- _Collected data_
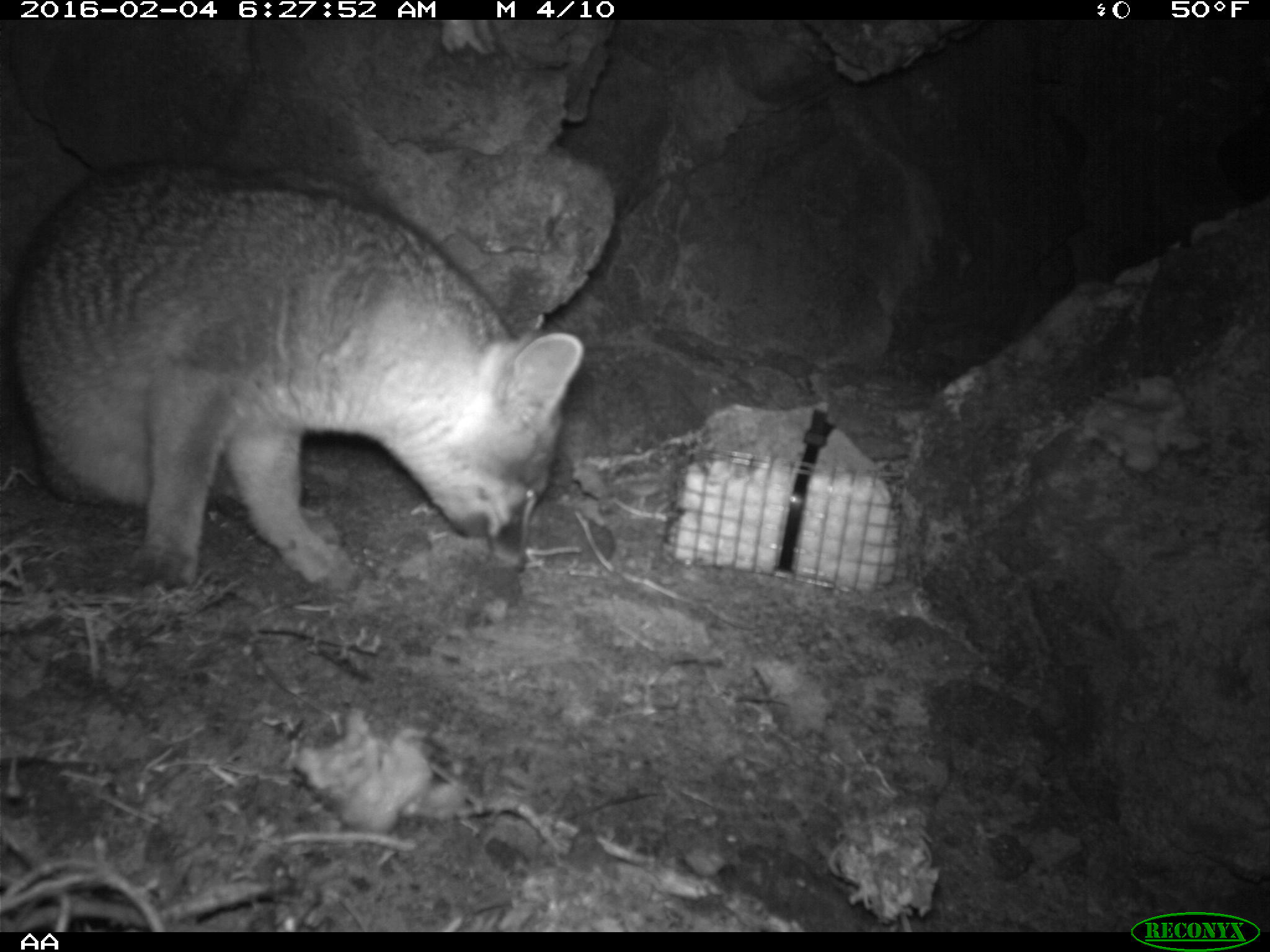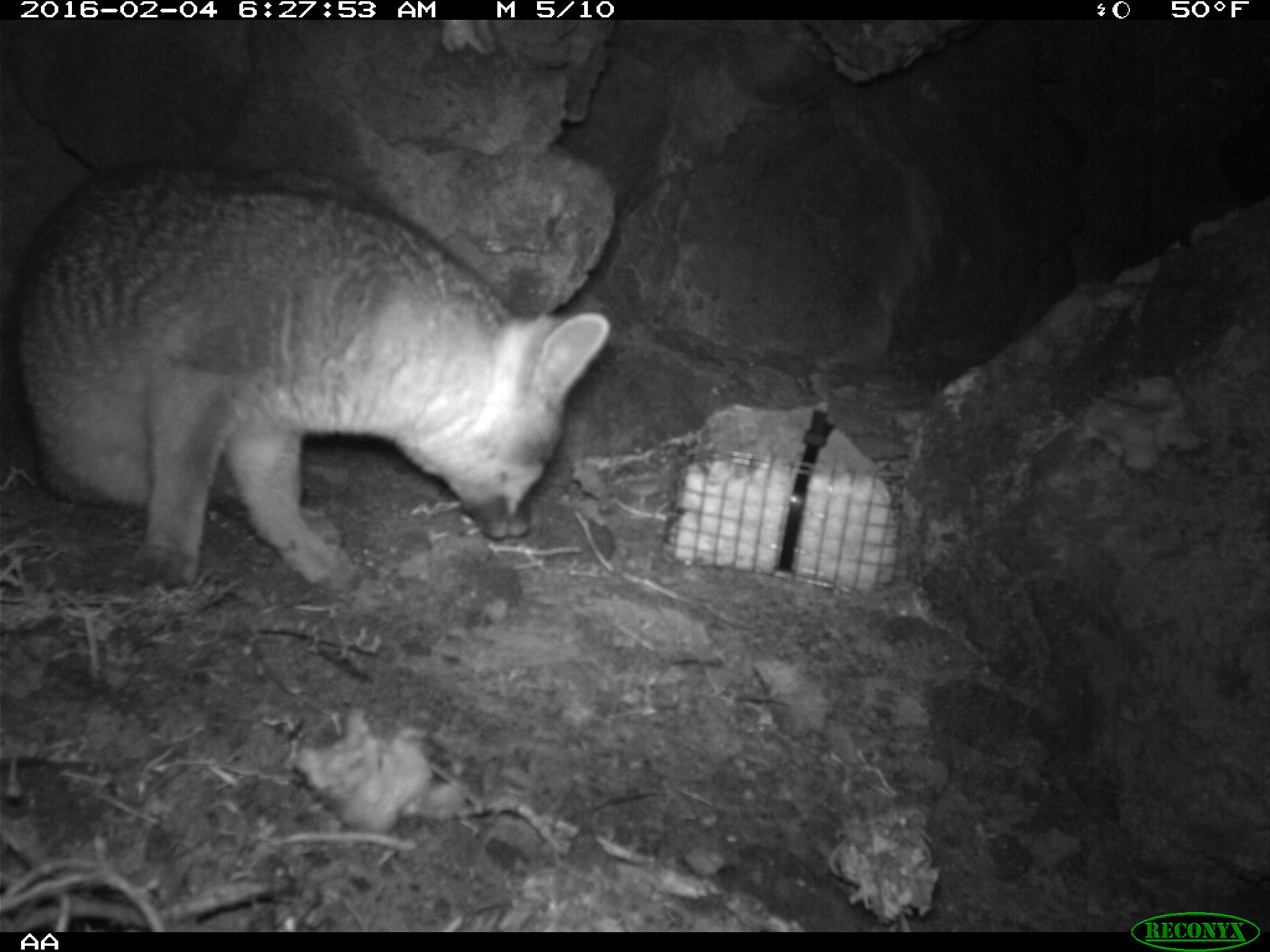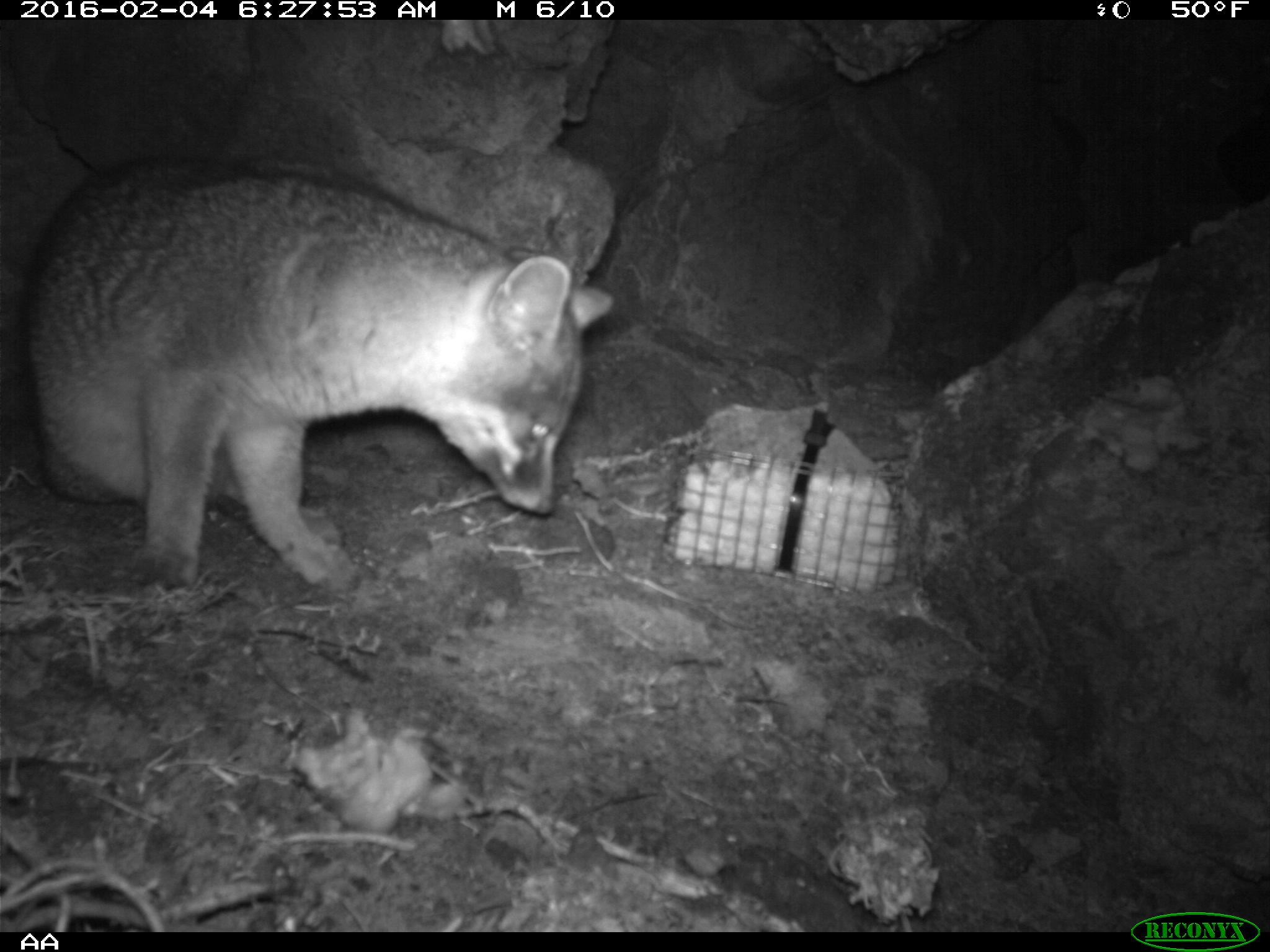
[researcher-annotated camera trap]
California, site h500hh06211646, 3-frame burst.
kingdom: Animalia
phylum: Chordata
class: Mammalia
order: Carnivora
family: Canidae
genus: Urocyon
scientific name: Urocyon littoralis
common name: island fox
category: fox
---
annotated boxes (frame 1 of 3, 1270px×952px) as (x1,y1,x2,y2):
fox: (12,160,586,588)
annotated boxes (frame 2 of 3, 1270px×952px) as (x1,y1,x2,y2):
fox: (0,159,612,593)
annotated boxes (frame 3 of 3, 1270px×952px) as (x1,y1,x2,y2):
fox: (23,156,613,589)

- _What you should do_
Set down every entry above again exactly, dropping each picture.

- _Exercise response_
[researcher-annotated camera trap]
California, site h500hh06211646, 3-frame burst.
kingdom: Animalia
phylum: Chordata
class: Mammalia
order: Carnivora
family: Canidae
genus: Urocyon
scientific name: Urocyon littoralis
common name: island fox
category: fox
---
annotated boxes (frame 1 of 3, 1270px×952px) as (x1,y1,x2,y2):
fox: (12,160,586,588)
annotated boxes (frame 2 of 3, 1270px×952px) as (x1,y1,x2,y2):
fox: (0,159,612,593)
annotated boxes (frame 3 of 3, 1270px×952px) as (x1,y1,x2,y2):
fox: (23,156,613,589)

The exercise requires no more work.